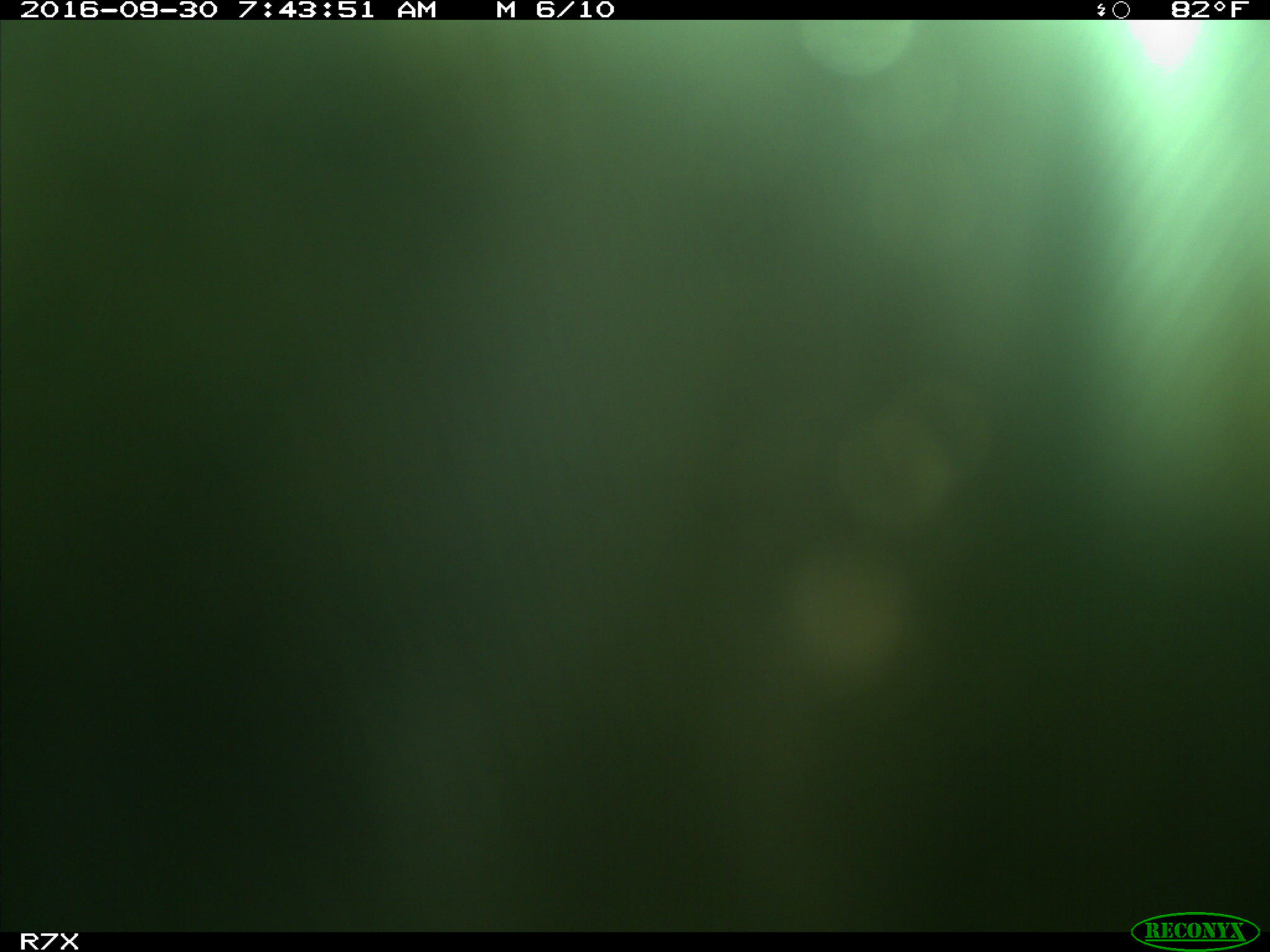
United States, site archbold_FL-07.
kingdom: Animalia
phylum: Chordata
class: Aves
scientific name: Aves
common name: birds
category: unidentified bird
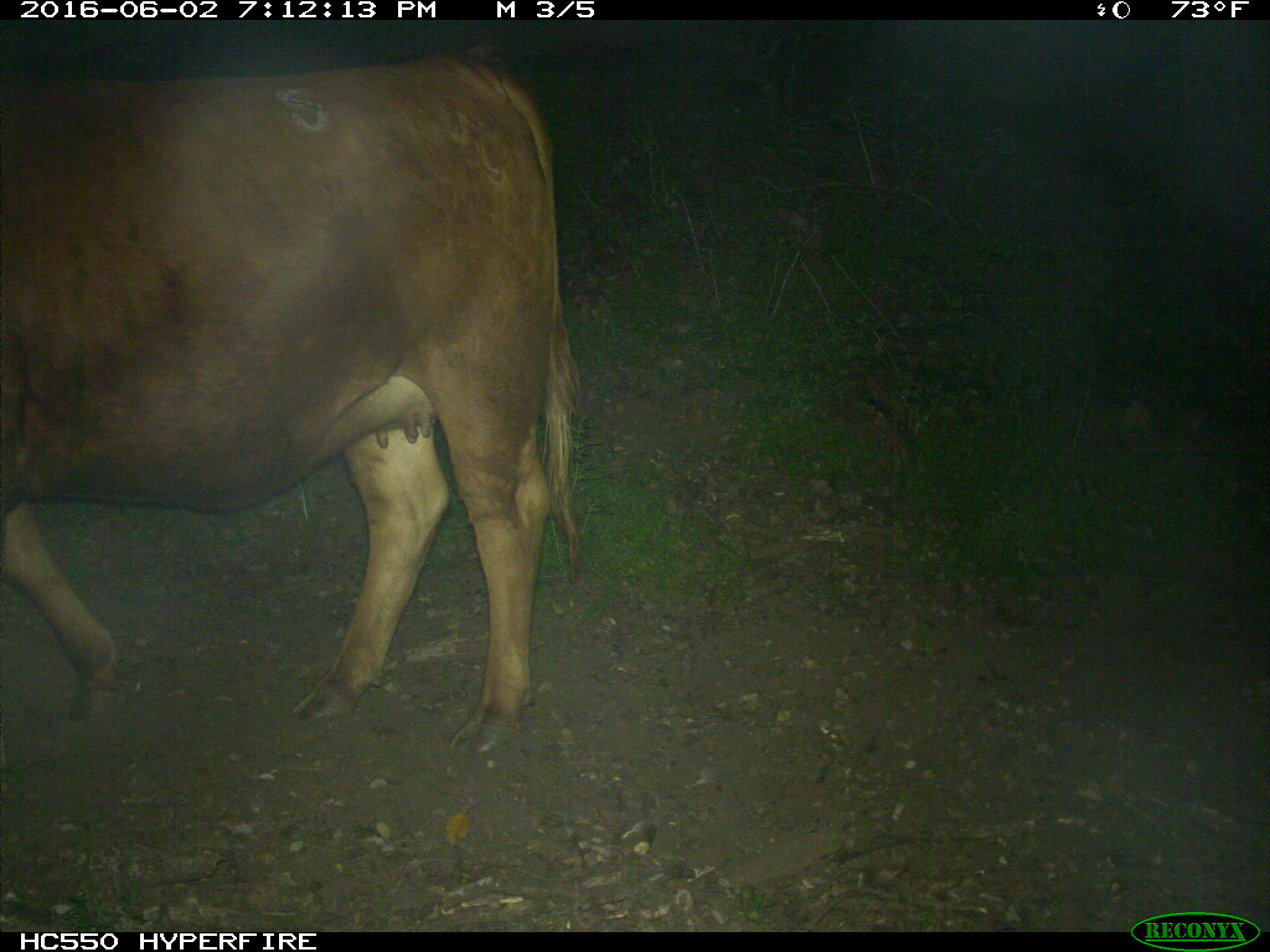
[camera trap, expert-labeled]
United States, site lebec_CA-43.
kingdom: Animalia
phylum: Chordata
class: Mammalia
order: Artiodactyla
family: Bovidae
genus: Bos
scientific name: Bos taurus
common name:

_ _ _ _ _

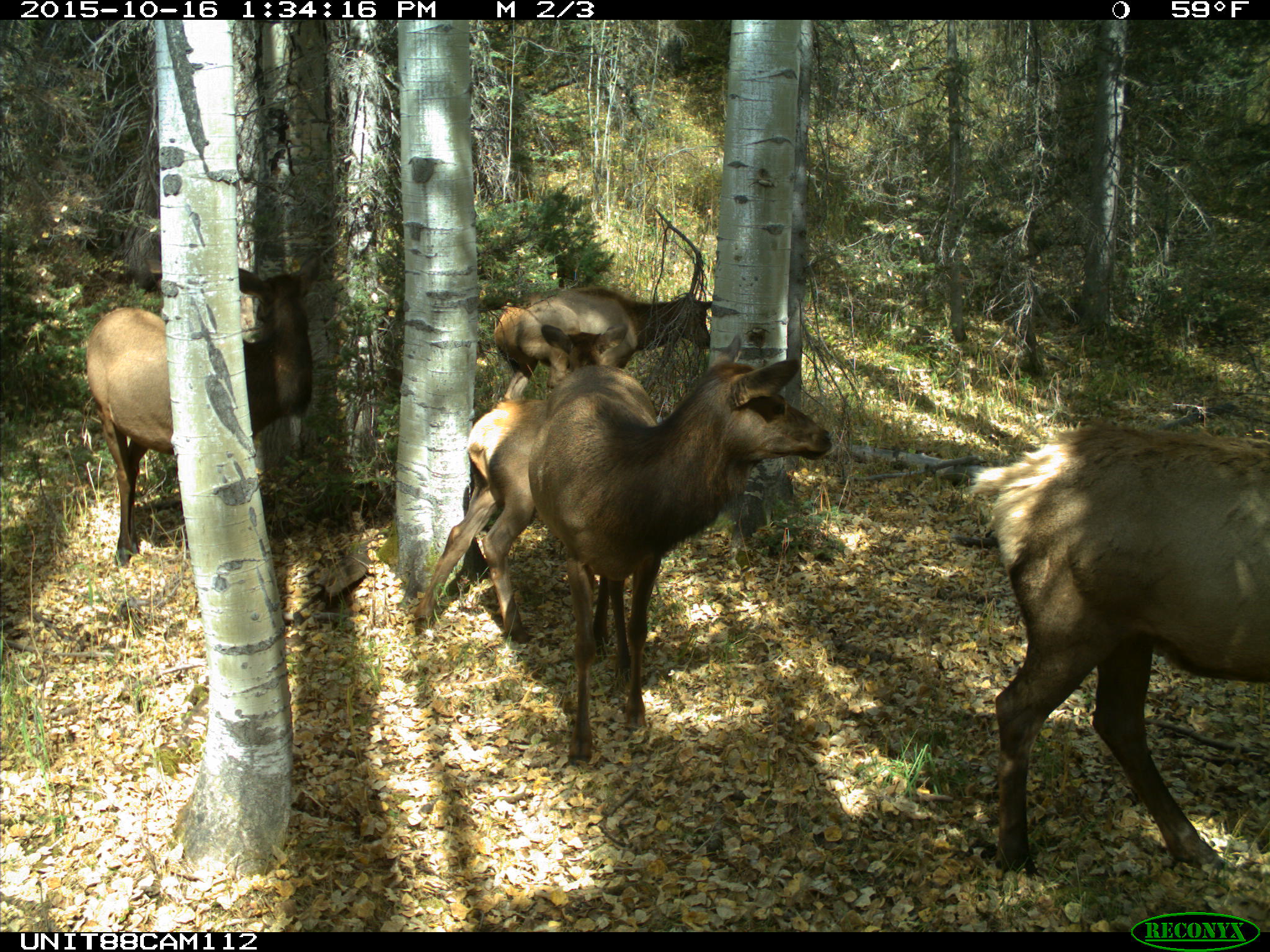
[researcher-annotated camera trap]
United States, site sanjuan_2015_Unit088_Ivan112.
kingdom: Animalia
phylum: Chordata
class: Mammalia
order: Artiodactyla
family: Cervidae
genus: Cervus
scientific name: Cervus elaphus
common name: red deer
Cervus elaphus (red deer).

_ _ _ _ _

▸ WHAT YOU SHOULD DO
Filter the records for the string "camera" and copy every line that holds it.

▸ OUTPUT OF THE TASK
[camera trap, expert-labeled]
[researcher-annotated camera trap]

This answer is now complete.